# Purple Fire fish



## loonie (Mar 29, 2008)

I know sometime ago someone was looking for the above fish. Now Mississauga BA has 8pcs in stock, not ready for sale as what I saw today.


----------



## araziza (Jan 8, 2007)

It was me. I actually just called them about it, i was ready to go even though it was out of my way. However, they're selling them for $60 each! Incredible aquarium sells them for 32, and canada corals sold them for 35 (when they had them in stock). I know Big Al's is supposed to price match, but the second I asked about this they said they don't. I really don't want to go out of my way to be taken for nearly twice the price.


----------



## 4pokguy (Apr 27, 2011)

wait for SUM to have a sale... they usually have them for around $25 on sale


----------



## loonie (Mar 29, 2008)

araziza said:


> It was me. I actually just called them about it, i was ready to go even though it was out of my way. However, they're selling them for $60 each! Incredible aquarium sells them for 32, and canada corals sold them for 35 (when they had them in stock). I know Big Al's is supposed to price match, but the second I asked about this they said they don't. I really don't want to go out of my way to be taken for nearly twice the price.

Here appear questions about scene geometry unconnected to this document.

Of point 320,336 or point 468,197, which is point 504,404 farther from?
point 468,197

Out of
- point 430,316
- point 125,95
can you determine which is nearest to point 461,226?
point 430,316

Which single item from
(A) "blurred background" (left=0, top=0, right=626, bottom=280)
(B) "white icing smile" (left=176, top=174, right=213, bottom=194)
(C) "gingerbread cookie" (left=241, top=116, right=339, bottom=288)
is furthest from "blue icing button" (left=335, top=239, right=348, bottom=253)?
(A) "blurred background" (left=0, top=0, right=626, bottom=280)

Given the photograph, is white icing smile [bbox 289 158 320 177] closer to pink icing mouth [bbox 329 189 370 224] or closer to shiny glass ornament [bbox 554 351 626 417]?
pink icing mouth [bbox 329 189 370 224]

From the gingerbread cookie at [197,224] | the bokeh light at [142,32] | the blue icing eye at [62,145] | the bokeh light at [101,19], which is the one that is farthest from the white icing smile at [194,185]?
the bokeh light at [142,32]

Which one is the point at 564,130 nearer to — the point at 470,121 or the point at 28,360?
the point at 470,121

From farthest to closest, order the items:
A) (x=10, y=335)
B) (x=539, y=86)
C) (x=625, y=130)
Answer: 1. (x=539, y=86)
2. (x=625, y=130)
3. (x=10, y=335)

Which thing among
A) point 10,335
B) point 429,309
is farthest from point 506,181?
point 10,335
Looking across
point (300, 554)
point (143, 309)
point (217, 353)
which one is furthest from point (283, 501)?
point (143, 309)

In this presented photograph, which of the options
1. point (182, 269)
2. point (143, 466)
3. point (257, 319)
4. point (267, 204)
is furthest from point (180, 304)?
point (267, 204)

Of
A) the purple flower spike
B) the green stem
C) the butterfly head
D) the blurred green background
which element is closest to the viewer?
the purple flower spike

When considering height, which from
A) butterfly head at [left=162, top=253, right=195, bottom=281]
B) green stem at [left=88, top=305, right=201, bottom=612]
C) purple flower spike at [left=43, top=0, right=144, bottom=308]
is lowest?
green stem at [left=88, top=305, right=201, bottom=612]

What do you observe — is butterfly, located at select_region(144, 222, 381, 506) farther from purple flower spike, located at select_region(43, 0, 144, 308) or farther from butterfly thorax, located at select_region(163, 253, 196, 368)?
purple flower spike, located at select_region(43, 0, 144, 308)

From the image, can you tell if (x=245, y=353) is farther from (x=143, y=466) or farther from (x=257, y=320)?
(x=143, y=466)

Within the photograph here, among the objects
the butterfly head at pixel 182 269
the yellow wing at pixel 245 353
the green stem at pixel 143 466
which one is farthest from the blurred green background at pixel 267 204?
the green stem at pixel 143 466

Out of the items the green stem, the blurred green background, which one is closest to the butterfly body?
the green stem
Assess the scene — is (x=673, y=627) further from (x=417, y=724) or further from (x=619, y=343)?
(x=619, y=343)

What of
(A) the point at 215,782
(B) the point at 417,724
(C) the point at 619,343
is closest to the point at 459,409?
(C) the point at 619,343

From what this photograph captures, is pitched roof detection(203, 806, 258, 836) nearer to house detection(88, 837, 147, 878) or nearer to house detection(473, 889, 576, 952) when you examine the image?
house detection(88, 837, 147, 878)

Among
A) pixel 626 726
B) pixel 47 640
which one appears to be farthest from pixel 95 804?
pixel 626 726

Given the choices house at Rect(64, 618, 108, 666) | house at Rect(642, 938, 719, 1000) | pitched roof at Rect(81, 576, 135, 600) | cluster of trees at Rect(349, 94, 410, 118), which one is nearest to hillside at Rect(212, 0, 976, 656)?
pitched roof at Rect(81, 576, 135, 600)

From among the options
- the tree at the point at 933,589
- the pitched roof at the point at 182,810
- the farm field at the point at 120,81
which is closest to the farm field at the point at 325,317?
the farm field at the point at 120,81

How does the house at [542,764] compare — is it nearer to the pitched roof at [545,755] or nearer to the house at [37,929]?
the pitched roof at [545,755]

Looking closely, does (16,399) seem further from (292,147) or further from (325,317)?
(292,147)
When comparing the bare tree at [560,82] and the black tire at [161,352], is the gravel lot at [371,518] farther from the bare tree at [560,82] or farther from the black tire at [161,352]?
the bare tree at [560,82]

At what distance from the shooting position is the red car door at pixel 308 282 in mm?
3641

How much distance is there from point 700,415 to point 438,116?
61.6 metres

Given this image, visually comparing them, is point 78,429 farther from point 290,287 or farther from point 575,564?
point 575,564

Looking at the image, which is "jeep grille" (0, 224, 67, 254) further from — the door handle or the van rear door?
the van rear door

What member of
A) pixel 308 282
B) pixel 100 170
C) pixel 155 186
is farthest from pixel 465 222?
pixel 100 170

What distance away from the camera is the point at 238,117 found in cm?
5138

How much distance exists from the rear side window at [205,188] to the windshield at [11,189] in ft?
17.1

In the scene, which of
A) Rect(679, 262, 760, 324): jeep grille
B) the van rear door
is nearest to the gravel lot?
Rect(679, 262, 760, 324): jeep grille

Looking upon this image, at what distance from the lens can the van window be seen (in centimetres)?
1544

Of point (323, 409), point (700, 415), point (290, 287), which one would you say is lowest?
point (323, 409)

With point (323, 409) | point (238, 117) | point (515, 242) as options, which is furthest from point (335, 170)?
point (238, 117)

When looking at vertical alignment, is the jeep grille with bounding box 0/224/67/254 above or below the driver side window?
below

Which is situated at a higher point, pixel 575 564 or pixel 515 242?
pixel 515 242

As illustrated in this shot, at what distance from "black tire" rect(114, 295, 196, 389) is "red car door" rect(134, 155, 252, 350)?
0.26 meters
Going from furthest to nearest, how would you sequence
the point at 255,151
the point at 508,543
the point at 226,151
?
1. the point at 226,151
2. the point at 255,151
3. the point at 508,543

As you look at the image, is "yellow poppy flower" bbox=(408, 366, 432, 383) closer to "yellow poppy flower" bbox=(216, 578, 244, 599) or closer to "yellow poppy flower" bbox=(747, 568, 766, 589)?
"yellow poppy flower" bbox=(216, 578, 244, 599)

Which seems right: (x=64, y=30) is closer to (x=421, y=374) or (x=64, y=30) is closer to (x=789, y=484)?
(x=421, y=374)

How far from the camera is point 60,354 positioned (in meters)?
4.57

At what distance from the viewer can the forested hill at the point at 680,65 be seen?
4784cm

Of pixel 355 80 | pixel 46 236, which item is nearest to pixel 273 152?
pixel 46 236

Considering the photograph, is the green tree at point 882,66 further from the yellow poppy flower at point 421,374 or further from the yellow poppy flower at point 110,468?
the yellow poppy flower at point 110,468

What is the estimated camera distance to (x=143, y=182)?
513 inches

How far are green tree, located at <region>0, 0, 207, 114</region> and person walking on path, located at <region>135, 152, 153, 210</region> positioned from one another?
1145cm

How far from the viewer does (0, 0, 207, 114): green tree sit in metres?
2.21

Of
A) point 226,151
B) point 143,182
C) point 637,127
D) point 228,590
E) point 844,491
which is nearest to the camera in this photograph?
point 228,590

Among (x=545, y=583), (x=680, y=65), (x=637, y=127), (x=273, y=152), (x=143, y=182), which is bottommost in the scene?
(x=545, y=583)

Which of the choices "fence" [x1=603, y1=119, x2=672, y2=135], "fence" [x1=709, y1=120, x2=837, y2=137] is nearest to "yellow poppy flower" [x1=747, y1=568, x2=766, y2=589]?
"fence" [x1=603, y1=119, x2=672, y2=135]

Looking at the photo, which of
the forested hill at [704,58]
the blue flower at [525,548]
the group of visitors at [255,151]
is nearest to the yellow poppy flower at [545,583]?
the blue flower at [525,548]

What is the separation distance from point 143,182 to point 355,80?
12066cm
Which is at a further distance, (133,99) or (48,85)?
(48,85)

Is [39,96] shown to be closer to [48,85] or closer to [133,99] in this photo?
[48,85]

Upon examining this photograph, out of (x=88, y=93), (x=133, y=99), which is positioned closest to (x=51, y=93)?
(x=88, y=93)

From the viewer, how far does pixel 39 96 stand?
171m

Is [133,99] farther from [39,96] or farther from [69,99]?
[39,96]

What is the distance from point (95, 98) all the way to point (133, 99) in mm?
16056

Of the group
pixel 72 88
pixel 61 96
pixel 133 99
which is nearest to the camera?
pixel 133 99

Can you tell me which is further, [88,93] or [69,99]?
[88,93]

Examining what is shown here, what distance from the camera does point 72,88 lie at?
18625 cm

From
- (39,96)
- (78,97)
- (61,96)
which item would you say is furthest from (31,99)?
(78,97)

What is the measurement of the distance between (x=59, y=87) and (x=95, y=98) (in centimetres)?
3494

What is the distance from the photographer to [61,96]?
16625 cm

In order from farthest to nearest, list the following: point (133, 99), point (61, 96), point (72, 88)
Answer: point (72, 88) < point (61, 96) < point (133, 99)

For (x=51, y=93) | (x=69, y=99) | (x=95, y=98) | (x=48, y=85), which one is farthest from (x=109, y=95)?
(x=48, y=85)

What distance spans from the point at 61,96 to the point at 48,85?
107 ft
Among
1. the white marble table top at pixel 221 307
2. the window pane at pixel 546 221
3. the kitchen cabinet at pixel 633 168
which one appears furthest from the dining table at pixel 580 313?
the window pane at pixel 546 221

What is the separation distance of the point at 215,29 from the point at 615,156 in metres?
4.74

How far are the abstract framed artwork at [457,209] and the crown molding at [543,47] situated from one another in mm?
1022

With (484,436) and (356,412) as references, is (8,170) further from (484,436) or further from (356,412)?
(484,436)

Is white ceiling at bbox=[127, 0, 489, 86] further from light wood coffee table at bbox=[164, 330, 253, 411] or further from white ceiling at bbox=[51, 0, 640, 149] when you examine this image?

I am surprise they quote you such high price, something not right. Anyway I try not to buy any livestock from them since I dislike to deal with that chinese girl in the fish room. I will try to ask Andrew in Dragon Aq. whether he is willing to bring in.


----------



## Crayon (Apr 13, 2014)

loonie said:


> I am surprise they quote you such high price, something not right.


I've had this happen, too. What Big ALS has told me is that they charge according to what their supplier charges, it's just a formula. So if they pay a lot, they charge a lot. I asked about the price match and they came up with the usual weasel clause which was something like "they are not identical fish because they come from a different part of the world than the ones at the other store that are cheaper"

It's enough smoke to make it impossible to verify sources and allow them not to price match.


----------